Reproduce the records below word for word, starting at the line with "How far removed" and continuing through the final line of the records, both included. Leave the pictures out.

****************************************

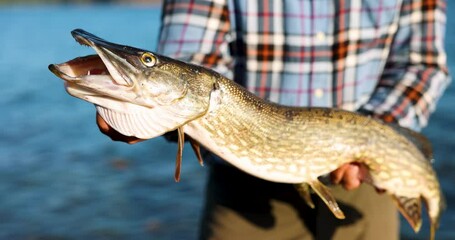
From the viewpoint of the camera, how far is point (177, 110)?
2.46 metres

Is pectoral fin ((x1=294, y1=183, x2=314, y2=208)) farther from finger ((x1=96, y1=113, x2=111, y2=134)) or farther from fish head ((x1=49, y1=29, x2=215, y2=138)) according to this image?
finger ((x1=96, y1=113, x2=111, y2=134))

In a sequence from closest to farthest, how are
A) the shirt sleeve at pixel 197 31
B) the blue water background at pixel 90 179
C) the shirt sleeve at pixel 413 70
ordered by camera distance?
the shirt sleeve at pixel 197 31 → the shirt sleeve at pixel 413 70 → the blue water background at pixel 90 179

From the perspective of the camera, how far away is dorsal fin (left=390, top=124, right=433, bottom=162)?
3.09 meters

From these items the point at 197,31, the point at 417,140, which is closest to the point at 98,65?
the point at 197,31

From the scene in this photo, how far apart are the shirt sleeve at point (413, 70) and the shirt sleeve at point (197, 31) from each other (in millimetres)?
824

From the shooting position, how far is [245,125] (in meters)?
2.69

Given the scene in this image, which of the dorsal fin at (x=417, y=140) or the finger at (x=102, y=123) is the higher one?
the finger at (x=102, y=123)

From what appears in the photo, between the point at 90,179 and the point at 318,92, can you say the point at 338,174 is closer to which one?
the point at 318,92

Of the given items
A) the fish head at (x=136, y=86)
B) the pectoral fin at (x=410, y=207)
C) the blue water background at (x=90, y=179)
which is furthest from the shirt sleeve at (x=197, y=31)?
the blue water background at (x=90, y=179)

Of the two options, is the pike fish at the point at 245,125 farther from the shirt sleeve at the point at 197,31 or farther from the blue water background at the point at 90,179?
the blue water background at the point at 90,179

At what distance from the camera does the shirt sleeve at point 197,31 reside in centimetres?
327

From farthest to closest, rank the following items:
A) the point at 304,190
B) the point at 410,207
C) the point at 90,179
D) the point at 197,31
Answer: the point at 90,179, the point at 197,31, the point at 410,207, the point at 304,190

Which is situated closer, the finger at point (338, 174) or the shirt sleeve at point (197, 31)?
the finger at point (338, 174)

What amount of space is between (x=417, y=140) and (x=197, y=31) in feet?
3.84
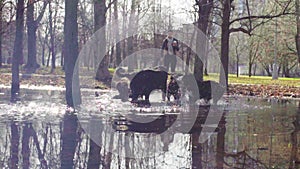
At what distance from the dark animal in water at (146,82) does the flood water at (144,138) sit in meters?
2.11

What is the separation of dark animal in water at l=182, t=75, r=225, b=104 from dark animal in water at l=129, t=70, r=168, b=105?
743mm

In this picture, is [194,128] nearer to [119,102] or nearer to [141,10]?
[119,102]

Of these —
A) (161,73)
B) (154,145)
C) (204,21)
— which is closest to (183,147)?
(154,145)

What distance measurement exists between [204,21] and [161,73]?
28.8 ft

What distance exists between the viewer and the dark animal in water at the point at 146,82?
14.9m

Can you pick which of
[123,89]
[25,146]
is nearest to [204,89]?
[123,89]

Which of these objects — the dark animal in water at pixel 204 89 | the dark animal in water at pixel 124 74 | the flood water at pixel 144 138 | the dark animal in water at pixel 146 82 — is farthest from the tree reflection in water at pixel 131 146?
the dark animal in water at pixel 124 74

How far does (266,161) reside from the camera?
6.59 meters

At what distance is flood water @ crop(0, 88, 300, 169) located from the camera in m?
6.42

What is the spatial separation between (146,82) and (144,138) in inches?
264

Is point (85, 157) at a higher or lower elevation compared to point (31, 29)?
lower

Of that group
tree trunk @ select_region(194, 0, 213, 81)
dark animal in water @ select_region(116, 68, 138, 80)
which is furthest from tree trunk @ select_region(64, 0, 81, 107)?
tree trunk @ select_region(194, 0, 213, 81)

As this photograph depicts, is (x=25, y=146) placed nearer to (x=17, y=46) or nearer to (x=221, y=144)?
(x=221, y=144)

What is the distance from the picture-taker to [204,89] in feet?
50.5
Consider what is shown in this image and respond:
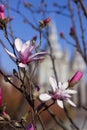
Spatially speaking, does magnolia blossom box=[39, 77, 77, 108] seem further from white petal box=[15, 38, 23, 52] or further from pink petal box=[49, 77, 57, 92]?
white petal box=[15, 38, 23, 52]

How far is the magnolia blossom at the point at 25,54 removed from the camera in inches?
43.9

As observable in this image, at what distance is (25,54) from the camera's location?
3.75 feet

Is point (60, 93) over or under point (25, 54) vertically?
under

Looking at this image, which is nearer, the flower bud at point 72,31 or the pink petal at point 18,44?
the pink petal at point 18,44

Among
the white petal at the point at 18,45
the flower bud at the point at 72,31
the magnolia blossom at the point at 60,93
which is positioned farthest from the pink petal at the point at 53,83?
the flower bud at the point at 72,31

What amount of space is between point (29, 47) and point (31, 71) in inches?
5.6

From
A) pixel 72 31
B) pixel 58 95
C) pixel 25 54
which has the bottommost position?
pixel 58 95

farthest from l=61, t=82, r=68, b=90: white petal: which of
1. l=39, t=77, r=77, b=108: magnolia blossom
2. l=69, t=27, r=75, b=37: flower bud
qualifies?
l=69, t=27, r=75, b=37: flower bud

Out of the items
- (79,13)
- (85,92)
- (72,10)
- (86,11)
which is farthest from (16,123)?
(85,92)

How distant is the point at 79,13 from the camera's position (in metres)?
2.49

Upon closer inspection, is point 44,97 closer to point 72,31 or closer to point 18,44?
point 18,44

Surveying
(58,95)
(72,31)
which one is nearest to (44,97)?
(58,95)

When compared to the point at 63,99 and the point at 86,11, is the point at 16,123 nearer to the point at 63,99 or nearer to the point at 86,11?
the point at 63,99

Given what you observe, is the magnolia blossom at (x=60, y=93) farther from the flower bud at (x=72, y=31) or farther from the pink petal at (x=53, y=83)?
the flower bud at (x=72, y=31)
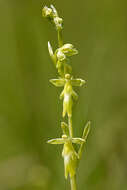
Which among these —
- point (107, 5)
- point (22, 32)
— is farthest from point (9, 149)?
point (107, 5)

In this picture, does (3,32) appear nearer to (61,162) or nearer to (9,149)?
(9,149)

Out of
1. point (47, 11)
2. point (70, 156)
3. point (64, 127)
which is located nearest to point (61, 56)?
point (47, 11)

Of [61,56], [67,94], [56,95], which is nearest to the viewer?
[61,56]

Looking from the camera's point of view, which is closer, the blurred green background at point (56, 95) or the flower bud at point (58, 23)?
the flower bud at point (58, 23)

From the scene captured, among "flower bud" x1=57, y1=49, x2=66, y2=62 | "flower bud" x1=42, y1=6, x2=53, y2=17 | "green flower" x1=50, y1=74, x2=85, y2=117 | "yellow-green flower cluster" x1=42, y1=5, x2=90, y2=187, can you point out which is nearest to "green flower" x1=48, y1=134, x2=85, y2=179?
"yellow-green flower cluster" x1=42, y1=5, x2=90, y2=187

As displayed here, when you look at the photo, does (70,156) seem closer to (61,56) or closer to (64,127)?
(64,127)

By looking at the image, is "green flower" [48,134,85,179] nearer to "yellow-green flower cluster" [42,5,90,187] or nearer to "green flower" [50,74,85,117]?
"yellow-green flower cluster" [42,5,90,187]

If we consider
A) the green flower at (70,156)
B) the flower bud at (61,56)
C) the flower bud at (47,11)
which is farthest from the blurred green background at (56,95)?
the flower bud at (47,11)

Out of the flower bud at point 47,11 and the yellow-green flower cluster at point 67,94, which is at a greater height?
the flower bud at point 47,11

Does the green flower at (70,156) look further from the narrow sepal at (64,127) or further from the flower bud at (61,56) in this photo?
the flower bud at (61,56)
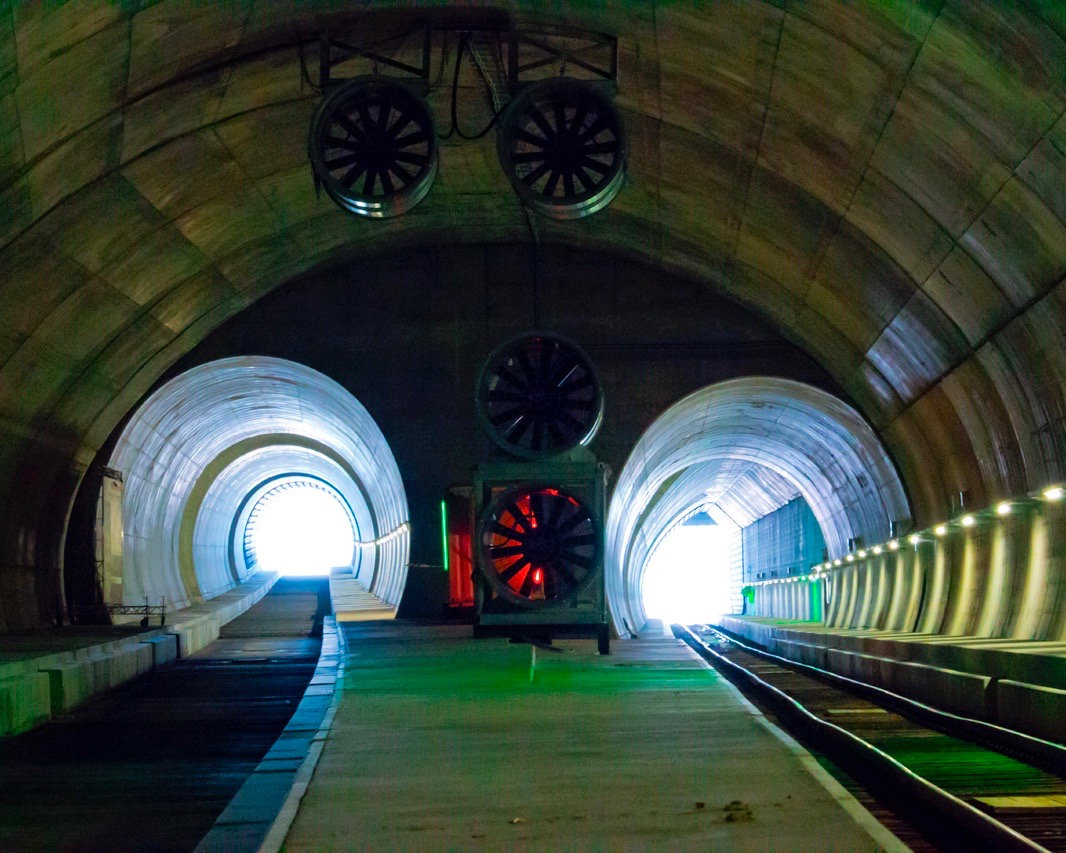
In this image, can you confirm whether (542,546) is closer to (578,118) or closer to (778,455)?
(578,118)

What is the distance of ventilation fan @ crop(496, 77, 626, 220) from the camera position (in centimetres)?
1579

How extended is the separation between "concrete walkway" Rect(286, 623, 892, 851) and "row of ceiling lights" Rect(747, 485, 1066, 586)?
5345 millimetres

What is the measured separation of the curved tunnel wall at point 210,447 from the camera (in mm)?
30156

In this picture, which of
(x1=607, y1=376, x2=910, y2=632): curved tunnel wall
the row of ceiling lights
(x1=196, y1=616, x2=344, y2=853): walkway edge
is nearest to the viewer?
(x1=196, y1=616, x2=344, y2=853): walkway edge

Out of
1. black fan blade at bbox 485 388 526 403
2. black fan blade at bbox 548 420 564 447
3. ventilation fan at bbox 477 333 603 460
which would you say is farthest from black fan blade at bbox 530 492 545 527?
black fan blade at bbox 485 388 526 403

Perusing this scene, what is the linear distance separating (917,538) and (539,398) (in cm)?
1037

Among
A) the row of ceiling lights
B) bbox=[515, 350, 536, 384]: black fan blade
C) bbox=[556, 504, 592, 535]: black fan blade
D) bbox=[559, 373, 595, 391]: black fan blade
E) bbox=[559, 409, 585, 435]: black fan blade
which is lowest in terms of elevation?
bbox=[556, 504, 592, 535]: black fan blade

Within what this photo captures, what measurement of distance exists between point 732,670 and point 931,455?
6409mm

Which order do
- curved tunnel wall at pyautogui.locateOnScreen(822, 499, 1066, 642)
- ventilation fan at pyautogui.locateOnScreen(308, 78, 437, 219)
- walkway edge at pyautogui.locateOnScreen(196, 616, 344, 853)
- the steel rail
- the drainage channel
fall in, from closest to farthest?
1. walkway edge at pyautogui.locateOnScreen(196, 616, 344, 853)
2. the drainage channel
3. the steel rail
4. ventilation fan at pyautogui.locateOnScreen(308, 78, 437, 219)
5. curved tunnel wall at pyautogui.locateOnScreen(822, 499, 1066, 642)

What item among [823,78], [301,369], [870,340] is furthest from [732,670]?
[823,78]

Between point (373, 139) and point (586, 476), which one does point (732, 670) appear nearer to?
point (586, 476)

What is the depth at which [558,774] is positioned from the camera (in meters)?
9.04

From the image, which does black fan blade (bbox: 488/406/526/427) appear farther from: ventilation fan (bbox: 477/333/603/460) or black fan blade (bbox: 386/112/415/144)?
black fan blade (bbox: 386/112/415/144)

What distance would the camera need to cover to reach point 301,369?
1152 inches
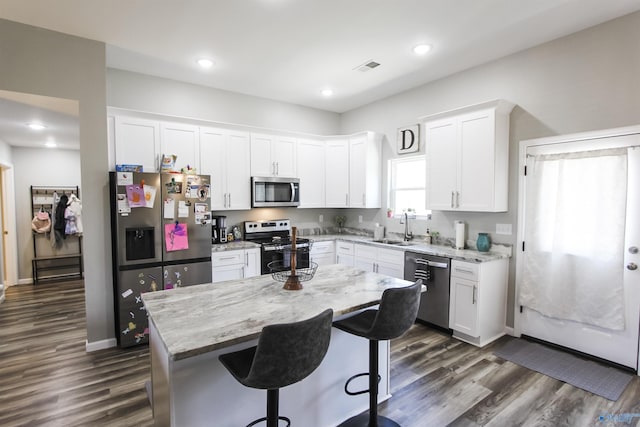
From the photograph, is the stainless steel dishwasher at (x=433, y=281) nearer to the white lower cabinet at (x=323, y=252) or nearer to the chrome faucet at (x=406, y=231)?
the chrome faucet at (x=406, y=231)

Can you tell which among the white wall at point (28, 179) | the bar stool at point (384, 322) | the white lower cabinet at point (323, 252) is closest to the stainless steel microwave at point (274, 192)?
the white lower cabinet at point (323, 252)

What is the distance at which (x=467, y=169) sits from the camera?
141 inches

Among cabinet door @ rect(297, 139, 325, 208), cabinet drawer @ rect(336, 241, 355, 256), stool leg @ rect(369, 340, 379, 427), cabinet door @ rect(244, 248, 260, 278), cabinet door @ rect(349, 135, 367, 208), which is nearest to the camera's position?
stool leg @ rect(369, 340, 379, 427)

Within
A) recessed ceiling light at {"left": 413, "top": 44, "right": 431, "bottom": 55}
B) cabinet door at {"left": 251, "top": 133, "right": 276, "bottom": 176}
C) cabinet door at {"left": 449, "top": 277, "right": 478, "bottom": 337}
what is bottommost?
cabinet door at {"left": 449, "top": 277, "right": 478, "bottom": 337}

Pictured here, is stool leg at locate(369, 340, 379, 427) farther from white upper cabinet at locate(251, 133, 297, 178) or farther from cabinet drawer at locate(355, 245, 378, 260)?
white upper cabinet at locate(251, 133, 297, 178)

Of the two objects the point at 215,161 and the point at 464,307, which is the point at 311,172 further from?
the point at 464,307

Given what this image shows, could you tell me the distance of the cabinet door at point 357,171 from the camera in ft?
16.0

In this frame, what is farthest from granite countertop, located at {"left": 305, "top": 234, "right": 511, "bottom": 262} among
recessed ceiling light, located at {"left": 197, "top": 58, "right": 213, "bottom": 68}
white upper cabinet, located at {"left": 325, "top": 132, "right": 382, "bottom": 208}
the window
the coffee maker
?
recessed ceiling light, located at {"left": 197, "top": 58, "right": 213, "bottom": 68}

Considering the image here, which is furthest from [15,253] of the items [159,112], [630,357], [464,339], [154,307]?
[630,357]

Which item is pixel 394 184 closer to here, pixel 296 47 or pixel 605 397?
pixel 296 47

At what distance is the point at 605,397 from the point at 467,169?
228 centimetres

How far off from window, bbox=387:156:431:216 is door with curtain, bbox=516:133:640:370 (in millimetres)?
1357

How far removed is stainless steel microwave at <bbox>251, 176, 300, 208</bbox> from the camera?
14.8ft

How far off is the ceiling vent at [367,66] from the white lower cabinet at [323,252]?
2460 mm
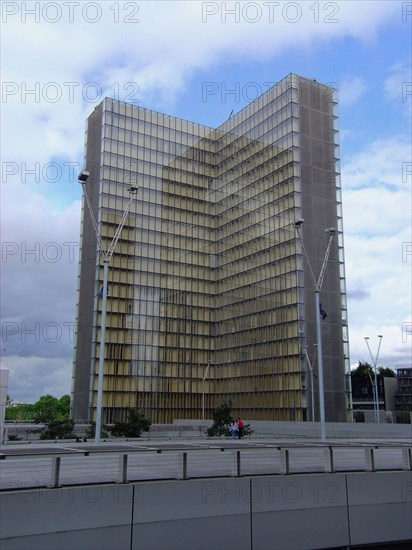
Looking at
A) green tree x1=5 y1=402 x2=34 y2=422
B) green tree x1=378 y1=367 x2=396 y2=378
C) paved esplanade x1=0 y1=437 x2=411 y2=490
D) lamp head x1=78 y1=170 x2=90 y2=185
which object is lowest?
green tree x1=5 y1=402 x2=34 y2=422

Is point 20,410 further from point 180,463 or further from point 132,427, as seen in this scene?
point 180,463

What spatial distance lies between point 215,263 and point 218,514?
85.3 metres

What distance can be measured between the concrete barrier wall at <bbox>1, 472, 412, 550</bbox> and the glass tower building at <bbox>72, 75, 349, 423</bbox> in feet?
198

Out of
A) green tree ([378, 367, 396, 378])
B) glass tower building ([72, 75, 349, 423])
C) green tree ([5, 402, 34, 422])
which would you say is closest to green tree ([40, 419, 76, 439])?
glass tower building ([72, 75, 349, 423])

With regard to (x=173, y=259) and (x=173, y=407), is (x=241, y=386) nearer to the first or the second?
(x=173, y=407)

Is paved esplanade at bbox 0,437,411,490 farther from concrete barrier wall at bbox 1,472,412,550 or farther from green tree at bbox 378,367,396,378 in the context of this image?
green tree at bbox 378,367,396,378

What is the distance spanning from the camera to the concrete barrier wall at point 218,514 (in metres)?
9.69

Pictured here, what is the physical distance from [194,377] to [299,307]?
933 inches

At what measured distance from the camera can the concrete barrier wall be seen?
969 centimetres

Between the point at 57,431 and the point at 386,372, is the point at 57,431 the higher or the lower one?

****************************************

ANSWER FOR THE TASK:
How far removed is stainless steel microwave at <bbox>251, 176, 300, 208</bbox> from the camera?
14.8ft

How far off is the ceiling vent at [367,66] from the white lower cabinet at [323,252]?
2460 mm
Looking at
A) green tree x1=5 y1=402 x2=34 y2=422
B) green tree x1=378 y1=367 x2=396 y2=378
C) paved esplanade x1=0 y1=437 x2=411 y2=490
D) lamp head x1=78 y1=170 x2=90 y2=185
which object is lowest?
green tree x1=5 y1=402 x2=34 y2=422

Is point 20,410 further from point 180,463 or further from point 132,427, as seen in this scene?
point 180,463

What spatial distance lies between point 215,263 and point 218,514?
85.3 metres

What distance can be measured between the concrete barrier wall at <bbox>1, 472, 412, 550</bbox> and the glass tower building at <bbox>72, 75, 349, 423</bbox> in feet?
198

Out of
A) green tree ([378, 367, 396, 378])
B) glass tower building ([72, 75, 349, 423])
C) green tree ([5, 402, 34, 422])
which would you say is closest to green tree ([40, 419, 76, 439])?
glass tower building ([72, 75, 349, 423])

With regard to (x=173, y=259) and (x=173, y=407), is (x=241, y=386) nearer to the first or the second?
(x=173, y=407)

Is paved esplanade at bbox 0,437,411,490 farther from concrete barrier wall at bbox 1,472,412,550 or farther from green tree at bbox 378,367,396,378 in the context of this image?
green tree at bbox 378,367,396,378

What is the distance spanning from the camera to the concrete barrier wall at point 218,514 (in metres)?
9.69

Pictured here, what is the physical distance from [194,377] to [299,307]?
933 inches

At what measured distance from the camera can the concrete barrier wall be seen?
969 centimetres

Between the point at 57,431 and the point at 386,372, is the point at 57,431 the higher or the lower one?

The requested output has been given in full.